でも色々と処理とか操作とかするのにカードケースが邪魔になったりしないのだろうか?

とりあえずこれは保留だな。


この辺はどうやら小物類が置いてあるようで、パスケースの他にも筆入れにブックカバー、これは……なんだろうな?

何かを入れるんだろうけど、形状からじゃよく分からない。

細長い何かを入れるという事しか分からない。


店の奥の方に行ってみると椅子やソファーが並んでいる。

そして看板にイツキ家具店との共同開発品と書いてあるので、どうやらこの座る部分と腕置きとかの部分にここの店の技術が使われているみたい。

確かにこの辺も革製品と言えなくなくもないな。

まあ、買わないけど。

今買っても当分は使う予定ないし。

まだまだ家に帰る予定もないのだから。


で、候補を絞ろうとしたんだけどこれが欲しいっていうのが無かったという……。

結局俺は何も買わずに終わって、アイリスさんもこんな考えが……と言いながらいくつかの小物類を買うだけだった。

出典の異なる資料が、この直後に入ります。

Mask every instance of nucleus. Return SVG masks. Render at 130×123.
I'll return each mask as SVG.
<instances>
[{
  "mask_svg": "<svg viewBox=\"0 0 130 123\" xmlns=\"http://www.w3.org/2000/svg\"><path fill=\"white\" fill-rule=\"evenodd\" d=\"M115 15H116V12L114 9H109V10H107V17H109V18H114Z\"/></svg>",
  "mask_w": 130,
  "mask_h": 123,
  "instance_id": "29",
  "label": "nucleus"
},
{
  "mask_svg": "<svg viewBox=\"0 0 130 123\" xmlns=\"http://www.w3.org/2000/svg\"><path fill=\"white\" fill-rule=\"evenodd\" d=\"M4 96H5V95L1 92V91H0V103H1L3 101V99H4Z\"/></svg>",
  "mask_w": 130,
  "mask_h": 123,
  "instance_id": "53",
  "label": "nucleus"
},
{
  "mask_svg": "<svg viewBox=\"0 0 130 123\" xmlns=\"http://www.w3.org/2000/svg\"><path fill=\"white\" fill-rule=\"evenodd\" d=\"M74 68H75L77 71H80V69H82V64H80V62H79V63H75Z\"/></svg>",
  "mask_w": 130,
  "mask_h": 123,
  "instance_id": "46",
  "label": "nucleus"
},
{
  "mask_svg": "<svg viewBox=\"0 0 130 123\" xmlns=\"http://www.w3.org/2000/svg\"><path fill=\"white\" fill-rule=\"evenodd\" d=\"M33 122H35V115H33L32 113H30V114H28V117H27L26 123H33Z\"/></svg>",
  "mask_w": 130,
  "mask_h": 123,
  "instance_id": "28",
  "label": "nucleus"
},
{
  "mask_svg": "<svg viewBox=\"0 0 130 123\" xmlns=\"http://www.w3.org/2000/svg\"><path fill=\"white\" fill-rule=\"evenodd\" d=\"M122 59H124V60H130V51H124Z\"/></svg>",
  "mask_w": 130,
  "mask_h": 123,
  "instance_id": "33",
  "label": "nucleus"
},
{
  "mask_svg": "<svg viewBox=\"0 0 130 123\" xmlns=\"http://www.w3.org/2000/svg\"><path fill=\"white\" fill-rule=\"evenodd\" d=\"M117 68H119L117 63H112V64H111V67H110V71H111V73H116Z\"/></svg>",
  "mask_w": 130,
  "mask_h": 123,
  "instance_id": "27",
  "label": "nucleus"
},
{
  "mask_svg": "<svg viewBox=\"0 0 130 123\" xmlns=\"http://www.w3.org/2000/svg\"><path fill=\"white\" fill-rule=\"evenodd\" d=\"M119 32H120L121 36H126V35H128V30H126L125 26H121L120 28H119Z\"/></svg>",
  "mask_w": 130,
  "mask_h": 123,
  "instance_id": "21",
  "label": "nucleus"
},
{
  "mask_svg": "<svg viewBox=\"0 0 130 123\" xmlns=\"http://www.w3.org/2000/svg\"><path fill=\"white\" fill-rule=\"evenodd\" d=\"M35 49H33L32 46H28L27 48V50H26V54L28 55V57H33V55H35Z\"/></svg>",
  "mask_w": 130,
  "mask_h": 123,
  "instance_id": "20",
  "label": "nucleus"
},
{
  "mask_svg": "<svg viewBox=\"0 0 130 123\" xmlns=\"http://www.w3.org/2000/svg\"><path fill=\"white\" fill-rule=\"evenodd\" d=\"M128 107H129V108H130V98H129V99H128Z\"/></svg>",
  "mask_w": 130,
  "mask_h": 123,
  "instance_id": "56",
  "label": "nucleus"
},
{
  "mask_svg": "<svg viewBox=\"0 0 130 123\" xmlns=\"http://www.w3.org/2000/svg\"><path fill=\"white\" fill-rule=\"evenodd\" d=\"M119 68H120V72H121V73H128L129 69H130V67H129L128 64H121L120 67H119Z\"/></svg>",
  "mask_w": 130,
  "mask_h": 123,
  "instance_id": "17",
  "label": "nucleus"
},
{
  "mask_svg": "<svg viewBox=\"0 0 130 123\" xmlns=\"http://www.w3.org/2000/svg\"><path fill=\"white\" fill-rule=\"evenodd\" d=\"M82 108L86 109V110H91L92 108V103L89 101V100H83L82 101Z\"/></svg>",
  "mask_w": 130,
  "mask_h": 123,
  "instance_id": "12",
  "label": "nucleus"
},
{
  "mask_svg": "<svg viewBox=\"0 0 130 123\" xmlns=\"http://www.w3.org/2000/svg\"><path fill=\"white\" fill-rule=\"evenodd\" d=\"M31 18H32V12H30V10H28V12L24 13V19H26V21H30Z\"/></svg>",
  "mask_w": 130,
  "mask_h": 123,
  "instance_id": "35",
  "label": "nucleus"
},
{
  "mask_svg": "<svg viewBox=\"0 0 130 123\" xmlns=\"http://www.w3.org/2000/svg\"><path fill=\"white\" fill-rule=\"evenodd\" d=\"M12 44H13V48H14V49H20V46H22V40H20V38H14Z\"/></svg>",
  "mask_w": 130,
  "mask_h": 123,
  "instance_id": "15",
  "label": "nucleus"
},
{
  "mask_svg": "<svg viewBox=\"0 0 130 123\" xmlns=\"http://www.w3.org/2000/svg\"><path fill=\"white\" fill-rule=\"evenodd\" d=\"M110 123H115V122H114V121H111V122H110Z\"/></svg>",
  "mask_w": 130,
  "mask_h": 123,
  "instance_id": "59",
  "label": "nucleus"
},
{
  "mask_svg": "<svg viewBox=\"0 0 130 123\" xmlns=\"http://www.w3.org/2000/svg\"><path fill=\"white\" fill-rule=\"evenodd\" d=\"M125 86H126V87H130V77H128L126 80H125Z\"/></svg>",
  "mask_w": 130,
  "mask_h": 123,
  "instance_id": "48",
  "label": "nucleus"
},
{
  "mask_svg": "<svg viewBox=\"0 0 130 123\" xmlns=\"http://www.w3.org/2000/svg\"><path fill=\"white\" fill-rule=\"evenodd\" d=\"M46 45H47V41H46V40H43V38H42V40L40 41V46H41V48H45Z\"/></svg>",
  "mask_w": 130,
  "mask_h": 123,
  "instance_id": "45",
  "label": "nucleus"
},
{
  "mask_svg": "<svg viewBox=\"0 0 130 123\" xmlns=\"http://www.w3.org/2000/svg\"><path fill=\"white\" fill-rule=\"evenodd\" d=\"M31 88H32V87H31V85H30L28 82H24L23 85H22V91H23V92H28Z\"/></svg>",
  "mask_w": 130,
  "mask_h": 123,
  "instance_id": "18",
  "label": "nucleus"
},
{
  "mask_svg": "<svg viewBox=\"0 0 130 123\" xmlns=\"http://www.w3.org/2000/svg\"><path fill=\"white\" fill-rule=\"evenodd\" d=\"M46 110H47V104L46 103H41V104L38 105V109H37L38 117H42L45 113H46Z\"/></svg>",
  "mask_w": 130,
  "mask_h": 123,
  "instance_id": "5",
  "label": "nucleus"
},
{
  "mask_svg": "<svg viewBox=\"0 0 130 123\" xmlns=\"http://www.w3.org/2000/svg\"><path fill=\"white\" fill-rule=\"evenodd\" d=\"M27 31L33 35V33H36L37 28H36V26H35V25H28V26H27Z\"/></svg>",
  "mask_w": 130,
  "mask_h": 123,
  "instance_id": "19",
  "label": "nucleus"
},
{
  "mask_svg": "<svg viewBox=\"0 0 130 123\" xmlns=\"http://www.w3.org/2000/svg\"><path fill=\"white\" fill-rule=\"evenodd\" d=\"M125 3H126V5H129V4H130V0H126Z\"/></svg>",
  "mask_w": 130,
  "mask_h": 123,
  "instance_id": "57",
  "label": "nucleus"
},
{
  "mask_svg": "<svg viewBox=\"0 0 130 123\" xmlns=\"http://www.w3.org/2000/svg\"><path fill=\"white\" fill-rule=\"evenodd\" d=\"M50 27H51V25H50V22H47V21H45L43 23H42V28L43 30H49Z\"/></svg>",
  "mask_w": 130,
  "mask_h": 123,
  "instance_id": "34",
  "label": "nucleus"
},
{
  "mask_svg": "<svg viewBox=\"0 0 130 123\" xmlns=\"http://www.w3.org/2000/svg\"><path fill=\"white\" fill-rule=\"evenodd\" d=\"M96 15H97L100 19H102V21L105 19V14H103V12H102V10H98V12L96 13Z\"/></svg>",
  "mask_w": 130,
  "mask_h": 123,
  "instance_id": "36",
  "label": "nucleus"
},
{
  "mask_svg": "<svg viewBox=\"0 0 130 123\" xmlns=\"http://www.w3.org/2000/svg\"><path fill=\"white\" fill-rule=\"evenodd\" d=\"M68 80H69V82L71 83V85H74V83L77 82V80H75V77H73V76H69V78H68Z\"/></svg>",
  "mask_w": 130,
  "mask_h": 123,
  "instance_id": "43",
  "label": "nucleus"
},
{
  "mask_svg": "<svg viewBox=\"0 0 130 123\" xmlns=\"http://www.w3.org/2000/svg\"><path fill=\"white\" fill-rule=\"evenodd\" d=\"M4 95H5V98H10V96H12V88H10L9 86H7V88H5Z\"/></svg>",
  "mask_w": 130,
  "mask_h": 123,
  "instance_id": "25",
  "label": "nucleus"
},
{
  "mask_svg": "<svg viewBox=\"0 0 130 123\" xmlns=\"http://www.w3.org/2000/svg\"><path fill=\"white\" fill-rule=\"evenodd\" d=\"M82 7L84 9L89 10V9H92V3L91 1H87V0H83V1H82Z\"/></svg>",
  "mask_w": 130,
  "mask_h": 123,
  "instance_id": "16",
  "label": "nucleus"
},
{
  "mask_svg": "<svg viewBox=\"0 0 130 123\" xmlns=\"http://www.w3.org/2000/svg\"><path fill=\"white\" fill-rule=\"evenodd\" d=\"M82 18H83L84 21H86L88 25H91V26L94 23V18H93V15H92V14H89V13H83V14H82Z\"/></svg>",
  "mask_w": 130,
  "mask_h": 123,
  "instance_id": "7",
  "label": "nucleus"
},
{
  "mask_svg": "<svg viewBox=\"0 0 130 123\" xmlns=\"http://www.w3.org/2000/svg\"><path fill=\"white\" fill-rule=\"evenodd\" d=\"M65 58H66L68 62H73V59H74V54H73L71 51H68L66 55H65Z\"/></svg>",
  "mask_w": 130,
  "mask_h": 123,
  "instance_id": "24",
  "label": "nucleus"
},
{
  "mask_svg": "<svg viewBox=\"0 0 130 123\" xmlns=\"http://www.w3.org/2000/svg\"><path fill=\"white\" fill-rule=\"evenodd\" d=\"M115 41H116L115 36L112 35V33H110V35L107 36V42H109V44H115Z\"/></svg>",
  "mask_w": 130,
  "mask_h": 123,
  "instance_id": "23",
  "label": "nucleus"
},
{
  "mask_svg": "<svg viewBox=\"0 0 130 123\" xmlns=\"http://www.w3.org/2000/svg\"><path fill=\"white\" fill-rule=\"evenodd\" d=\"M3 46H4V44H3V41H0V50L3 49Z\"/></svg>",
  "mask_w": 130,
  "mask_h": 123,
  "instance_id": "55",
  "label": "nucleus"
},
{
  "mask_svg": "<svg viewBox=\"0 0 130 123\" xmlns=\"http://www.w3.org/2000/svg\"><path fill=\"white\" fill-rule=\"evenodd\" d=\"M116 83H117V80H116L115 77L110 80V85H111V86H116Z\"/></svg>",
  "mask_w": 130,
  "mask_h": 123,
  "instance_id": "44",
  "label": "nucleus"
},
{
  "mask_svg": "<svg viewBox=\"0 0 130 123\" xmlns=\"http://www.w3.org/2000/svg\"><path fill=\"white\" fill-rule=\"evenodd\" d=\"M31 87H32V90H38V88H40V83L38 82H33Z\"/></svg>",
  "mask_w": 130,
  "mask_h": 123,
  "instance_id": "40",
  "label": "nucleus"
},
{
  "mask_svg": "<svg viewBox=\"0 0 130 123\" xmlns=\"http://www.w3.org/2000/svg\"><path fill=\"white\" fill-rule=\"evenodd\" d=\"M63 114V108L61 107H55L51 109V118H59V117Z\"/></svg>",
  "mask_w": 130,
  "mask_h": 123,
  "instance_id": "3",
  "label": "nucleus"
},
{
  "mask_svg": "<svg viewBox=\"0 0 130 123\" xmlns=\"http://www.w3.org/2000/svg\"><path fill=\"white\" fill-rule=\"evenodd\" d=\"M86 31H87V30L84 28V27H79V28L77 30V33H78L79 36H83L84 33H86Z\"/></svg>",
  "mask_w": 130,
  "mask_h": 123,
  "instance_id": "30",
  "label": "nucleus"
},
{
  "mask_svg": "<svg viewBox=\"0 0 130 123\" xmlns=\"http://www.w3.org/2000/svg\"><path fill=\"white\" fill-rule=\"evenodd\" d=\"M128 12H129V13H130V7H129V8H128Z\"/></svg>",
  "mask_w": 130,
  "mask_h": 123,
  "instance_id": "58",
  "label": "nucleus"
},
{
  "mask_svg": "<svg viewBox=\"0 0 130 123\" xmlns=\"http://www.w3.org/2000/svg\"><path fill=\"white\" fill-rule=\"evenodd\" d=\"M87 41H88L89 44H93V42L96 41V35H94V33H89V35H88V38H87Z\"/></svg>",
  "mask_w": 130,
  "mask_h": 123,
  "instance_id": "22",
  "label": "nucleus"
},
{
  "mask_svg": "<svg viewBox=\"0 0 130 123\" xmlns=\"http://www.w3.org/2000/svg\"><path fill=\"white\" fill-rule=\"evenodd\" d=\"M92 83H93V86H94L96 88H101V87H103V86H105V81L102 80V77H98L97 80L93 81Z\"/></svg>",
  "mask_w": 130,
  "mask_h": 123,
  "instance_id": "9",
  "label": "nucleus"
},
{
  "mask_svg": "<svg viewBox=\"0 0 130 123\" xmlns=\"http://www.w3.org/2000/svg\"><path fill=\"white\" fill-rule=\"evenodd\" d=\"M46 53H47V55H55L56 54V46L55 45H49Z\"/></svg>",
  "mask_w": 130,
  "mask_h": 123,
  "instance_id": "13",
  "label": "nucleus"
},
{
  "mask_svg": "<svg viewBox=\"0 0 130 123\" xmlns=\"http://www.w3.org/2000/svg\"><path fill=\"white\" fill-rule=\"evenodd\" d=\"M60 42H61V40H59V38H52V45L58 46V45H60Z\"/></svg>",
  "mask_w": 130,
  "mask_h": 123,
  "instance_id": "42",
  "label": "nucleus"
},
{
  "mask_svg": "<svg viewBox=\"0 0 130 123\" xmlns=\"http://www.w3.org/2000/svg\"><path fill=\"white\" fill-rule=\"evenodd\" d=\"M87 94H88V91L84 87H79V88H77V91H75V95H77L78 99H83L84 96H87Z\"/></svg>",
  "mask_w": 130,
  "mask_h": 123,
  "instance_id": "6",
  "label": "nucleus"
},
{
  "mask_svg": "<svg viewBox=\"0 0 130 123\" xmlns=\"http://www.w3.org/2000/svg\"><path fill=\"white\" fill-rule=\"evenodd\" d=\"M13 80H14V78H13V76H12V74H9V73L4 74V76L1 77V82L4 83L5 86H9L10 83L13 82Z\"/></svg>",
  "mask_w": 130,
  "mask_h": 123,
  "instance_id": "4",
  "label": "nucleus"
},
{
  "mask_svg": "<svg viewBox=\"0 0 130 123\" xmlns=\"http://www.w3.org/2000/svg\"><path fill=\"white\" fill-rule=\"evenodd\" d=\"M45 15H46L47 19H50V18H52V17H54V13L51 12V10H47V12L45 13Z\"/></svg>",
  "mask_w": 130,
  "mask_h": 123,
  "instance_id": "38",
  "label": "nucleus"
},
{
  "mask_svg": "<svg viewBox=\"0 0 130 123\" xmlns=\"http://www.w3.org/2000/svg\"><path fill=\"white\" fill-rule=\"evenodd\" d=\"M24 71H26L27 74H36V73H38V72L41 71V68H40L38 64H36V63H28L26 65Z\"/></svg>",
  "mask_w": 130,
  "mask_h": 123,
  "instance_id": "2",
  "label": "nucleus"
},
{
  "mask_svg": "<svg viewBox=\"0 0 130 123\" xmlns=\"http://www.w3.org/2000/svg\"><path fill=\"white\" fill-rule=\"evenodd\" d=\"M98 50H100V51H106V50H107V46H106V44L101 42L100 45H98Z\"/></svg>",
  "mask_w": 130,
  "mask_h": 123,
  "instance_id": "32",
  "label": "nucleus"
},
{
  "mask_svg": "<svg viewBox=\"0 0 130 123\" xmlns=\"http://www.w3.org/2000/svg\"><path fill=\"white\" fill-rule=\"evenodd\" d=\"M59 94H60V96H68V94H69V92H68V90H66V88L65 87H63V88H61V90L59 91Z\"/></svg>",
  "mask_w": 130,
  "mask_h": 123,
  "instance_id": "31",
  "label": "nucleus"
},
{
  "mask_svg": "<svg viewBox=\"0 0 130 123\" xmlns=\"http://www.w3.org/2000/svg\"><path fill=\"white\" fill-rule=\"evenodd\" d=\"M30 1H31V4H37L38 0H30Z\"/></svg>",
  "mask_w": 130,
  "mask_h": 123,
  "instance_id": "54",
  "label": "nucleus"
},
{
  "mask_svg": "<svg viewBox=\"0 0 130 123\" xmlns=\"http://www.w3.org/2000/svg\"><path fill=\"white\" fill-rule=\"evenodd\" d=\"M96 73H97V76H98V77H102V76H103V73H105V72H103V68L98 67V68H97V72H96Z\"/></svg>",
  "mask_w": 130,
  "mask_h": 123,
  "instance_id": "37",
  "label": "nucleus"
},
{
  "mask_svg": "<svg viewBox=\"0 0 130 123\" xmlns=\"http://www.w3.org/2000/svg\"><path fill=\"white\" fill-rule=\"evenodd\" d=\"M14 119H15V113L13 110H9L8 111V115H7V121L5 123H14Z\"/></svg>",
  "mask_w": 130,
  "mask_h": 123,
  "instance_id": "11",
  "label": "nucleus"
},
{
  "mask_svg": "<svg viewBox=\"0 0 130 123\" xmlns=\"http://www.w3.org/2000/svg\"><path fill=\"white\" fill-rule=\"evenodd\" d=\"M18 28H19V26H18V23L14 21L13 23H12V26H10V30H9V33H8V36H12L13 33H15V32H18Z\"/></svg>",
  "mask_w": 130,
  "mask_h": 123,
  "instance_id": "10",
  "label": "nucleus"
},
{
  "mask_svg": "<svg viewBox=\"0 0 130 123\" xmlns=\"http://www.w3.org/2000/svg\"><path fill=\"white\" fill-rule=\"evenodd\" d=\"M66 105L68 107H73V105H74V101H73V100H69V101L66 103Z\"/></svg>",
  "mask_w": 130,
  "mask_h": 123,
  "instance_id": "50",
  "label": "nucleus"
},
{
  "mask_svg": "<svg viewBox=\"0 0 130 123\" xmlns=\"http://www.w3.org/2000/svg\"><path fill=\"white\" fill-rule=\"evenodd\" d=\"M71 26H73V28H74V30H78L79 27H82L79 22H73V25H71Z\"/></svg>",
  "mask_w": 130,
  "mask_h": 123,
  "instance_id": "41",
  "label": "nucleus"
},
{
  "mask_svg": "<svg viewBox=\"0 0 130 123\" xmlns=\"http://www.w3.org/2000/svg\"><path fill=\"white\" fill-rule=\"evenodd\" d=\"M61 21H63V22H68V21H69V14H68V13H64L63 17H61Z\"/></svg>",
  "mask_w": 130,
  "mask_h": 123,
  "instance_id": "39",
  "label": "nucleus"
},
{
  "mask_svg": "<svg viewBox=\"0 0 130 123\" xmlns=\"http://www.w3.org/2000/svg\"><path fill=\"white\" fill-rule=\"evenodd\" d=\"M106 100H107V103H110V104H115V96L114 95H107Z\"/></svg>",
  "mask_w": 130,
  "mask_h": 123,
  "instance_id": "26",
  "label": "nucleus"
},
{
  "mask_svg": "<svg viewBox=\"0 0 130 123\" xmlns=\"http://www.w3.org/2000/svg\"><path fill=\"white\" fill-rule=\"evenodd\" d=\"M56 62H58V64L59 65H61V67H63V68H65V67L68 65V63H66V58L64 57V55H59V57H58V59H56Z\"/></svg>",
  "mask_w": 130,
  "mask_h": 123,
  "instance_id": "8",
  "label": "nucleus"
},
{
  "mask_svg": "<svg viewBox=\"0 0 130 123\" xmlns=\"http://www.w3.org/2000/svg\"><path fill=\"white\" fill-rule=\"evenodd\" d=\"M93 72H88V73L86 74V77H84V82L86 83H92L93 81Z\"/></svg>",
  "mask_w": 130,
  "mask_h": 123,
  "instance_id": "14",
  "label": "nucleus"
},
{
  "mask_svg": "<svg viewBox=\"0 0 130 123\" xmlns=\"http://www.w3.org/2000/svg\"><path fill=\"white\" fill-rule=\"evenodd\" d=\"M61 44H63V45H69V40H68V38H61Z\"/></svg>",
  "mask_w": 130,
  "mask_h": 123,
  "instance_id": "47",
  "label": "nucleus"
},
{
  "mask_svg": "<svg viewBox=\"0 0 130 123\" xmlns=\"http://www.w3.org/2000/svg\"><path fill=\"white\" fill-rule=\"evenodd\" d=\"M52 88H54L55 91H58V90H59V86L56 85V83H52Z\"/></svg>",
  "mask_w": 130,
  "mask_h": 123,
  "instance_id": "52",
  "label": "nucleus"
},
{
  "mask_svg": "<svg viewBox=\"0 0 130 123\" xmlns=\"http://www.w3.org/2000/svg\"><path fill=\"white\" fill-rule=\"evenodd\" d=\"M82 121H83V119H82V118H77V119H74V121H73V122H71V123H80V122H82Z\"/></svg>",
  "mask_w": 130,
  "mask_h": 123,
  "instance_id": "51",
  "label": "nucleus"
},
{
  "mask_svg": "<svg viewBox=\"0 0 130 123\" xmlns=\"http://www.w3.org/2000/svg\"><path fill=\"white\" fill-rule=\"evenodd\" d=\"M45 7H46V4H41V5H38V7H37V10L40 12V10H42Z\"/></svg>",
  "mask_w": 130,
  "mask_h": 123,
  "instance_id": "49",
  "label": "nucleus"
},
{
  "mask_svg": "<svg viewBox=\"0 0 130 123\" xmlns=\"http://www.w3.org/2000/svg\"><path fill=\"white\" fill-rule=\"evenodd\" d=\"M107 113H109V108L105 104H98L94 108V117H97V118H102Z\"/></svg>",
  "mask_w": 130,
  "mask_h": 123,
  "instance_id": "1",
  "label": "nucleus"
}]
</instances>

多分買った奴は今後のための資料とか参考にするんだろう。


お店を出ると外はすっかり赤く染まっていてもうすぐ日が暮れる時間帯。


「さて、そろそろ夕食の時間だけど、どうする? どこかで食べていく?」

「それなんだけどね、レント達の泊まっている宿で食べられたりしないかな? 昨日見た感じかなり高級な所だと思うし、そういう所の料理も食べてみたいんだけど、どうかな?」

「それも宿側に聞いてみないことにはなんとも……。じゃあとりあえず一旦宿に戻るって事でいいかな?」


反対意見は特に出なかった。

というよりも反対する理由がなかったって感じか。

そんなわけで宿に戻って聞いてみた。


「ではお連れ様の分までご用意いたしますので、出来上がるまでの間に先にお風呂に行かれてはどうでしょう?」

「そうですね。ではそうさせていただきます。」


どうやらOKらしい。

やっぱりお金持ちが多く泊まるから無茶振りになれてるのかな。

というわけでこの宿自慢の温泉へ。


「じゃあ後でね。」

「うん。楽しんで来て。」


みんなは女湯へ。

そして俺は1人で男湯へ。

……別に寂しいとか思ってないし。

俺はぼっちじゃないから寂しくなんてないし。

なんだったら1人で大浴場を独り占め出来る可能性がある分お得だし……。

はぁ……早く入ろ。

温泉好きだし、それ自体に不満はないしね。



1人温泉を済ませて外でのんびりと夜風に当たって火照った体を覚ましているとみんなが出てきた。

ルナの浴衣の時は特殊だったが、そういうタイプでないなら何も問題ないようで当たり前のように宿の浴衣が出されたみたい。

アデルのは多分子供用だと思うが、何も言わないでおこう。


「それじゃ部屋に戻ろうか。」

「どんな料理なのか楽しみ。」

「アデラードさんの場合、料理もだけどお酒もでしょ。」

「まあね。」


さて、今夜の夕食はどんなのかな?

俺も楽しみだ。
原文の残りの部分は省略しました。